**Задания:**
1. Верните без изменений фрагмент текста о переводе эпоса от «В своей переводческой» до «сограждан — бритоголовых кришнаитов.».
2. Назовите всех поэтов, которых перечисляет абзац текста о переводе эпоса, начинающийся словами «Думаю, что тут уместно».

**Предложенный текст:**
************
Что этот опыт дал вам как поэту, ведь переводы — это донорство, это отдавание собственных художественных открытий в мир под чужим именем, это и риск потерять душевный трепет, когда приходится превращать тысячи строк чужого текста в явление русского языка.

— Думаю, что тут уместно сказать несколько слов об особенности моей переводческой работы. Когда на склоне лет нынче редко пишу стихотворение, превышающее двадцать строк, я с каким-то странным удивлением, даже с испугом вспоминаю, что объем моих переводов народно-эпической и классической поэзии Востока достигает чуть ли не ста сорока тысяч (!) строк. Подлинники этих произведений, начиная с индийской “Махабхараты”, “Шах-наме” Фирдоуси до суфийской лирики и поэм Омара Хайяма, Хафиза, Юнуса Эмре, Джами, Навои, полны свежего, мудрого, сердечного религиозного чувства.

В своей переводческой работе главным я считаю воспроизведение на русском языке древних изустных поэм, эпических преданий. Постоянно и деятельно обогащаясь опытом народной жизни, предания, звонко переходя из уст в уста в течение столетий, иногда — тысячелетий, становятся общедоступными не только для того племени, в котором родились, но и для всего мира. Так произошло с “Рамаяной”, “Нибелунгами”, “Илиадой” и “Одиссеей”. Ветхий Завет, ставший основой двух мировых религий, есть не только Богооткровение, но и свод эпических и лиро-эпических преданий, возникший в небольшом племени. Без далекого от нас — по расстоянию и по времени — индийского эпоса “Махабхарата” не было бы в Европе оккультизма и теософии Блаватской, Андрея Белого, Рериха, а также наших нынешних сограждан — бритоголовых кришнаитов.

Если предание становится широко известно, то опыт жизни племени воспринимается уже как опыт всего человечества. Тогда эпическое предание, как сама жизнь, рождает произведения литературы, музыки, живописи. Перевод способен освободить изустный эпос от племенной, языковой замкнутости, дает ему новую, вольно разбежавшуюся жизнь, если перевод, разумеется, будет обладать силой жизни, даже тогда, когда он будет приблизительным, как, например, “Песни западных славян”, которые мы узнали благодаря Мериме и Пушкину. Но в том-то и дело, что предание, эпос народный, трудно поддается переводу, потому что именно в эпосе национальный характер обозначается с наибольшей определенностью, выразительностью и полнотой. Взгляд на предметы и сами предметы, домашний обиход и возвышенные идеалы, отношения между мужем и женой и связь человека и вселенной, жест, улыбка, восклицание, выражение радости или горя — все это в эпосе глубоко национально, и задача переводчика — приблизить национальное к общечеловеческому.
************
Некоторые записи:

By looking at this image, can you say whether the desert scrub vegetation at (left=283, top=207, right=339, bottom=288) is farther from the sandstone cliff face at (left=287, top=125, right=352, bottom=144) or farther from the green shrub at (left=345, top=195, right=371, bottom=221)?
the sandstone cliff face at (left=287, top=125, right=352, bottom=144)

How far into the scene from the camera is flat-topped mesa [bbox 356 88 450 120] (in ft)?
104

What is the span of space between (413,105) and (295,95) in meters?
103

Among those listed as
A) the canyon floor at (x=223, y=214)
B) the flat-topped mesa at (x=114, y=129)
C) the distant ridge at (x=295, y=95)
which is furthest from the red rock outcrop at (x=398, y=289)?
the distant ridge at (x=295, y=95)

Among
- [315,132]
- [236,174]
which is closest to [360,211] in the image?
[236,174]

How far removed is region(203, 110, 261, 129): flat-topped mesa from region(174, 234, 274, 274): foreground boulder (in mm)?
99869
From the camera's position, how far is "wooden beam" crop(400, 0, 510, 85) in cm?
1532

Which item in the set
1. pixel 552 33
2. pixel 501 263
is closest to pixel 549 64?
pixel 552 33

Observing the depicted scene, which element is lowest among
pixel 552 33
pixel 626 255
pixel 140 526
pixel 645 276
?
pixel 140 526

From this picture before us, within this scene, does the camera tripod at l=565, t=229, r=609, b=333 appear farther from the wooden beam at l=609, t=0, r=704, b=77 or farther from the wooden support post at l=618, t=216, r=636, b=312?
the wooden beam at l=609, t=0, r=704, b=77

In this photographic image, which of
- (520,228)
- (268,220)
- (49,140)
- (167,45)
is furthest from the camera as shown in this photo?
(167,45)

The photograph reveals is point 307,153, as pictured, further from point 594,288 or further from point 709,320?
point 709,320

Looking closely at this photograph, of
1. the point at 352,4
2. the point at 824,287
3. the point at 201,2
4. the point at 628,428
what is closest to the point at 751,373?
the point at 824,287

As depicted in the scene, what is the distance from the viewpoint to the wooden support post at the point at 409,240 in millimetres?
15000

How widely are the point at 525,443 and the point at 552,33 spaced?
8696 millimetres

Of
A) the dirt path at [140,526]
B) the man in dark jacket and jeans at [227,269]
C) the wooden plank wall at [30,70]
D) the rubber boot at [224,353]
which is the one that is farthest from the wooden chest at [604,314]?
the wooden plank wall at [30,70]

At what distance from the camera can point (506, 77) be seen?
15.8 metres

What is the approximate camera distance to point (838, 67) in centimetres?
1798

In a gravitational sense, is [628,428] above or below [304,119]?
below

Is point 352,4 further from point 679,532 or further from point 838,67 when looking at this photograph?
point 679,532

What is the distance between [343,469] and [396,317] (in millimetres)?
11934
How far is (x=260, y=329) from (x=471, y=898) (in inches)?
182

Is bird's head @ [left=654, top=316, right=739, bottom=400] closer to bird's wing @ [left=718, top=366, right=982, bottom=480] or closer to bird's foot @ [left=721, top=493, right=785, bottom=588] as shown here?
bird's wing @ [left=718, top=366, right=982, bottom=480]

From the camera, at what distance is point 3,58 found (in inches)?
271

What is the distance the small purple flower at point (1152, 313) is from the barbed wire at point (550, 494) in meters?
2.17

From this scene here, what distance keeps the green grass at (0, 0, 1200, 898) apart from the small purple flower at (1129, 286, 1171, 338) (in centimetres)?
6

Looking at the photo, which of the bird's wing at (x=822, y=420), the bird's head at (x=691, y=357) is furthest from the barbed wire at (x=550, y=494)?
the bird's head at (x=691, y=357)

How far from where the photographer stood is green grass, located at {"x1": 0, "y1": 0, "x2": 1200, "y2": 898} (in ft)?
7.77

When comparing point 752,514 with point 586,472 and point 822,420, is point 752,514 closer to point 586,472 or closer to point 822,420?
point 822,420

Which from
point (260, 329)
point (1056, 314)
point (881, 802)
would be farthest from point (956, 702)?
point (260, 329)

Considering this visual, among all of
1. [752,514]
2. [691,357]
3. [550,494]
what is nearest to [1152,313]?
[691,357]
************
**Ответы к упражнениям:**
1.
В своей переводческой работе главным я считаю воспроизведение на русском языке древних изустных поэм, эпических преданий. Постоянно и деятельно обогащаясь опытом народной жизни, предания, звонко переходя из уст в уста в течение столетий, иногда — тысячелетий, становятся общедоступными не только для того племени, в котором родились, но и для всего мира. Так произошло с “Рамаяной”, “Нибелунгами”, “Илиадой” и “Одиссеей”. Ветхий Завет, ставший основой двух мировых религий, есть не только Богооткровение, но и свод эпических и лиро-эпических преданий, возникший в небольшом племени. Без далекого от нас — по расстоянию и по времени — индийского эпоса “Махабхарата” не было бы в Европе оккультизма и теософии Блаватской, Андрея Белого, Рериха, а также наших нынешних сограждан — бритоголовых кришнаитов.

2. Фирдоуси, Омар Хайям, Хафиз, Юнус Эмре, Джами, Навои.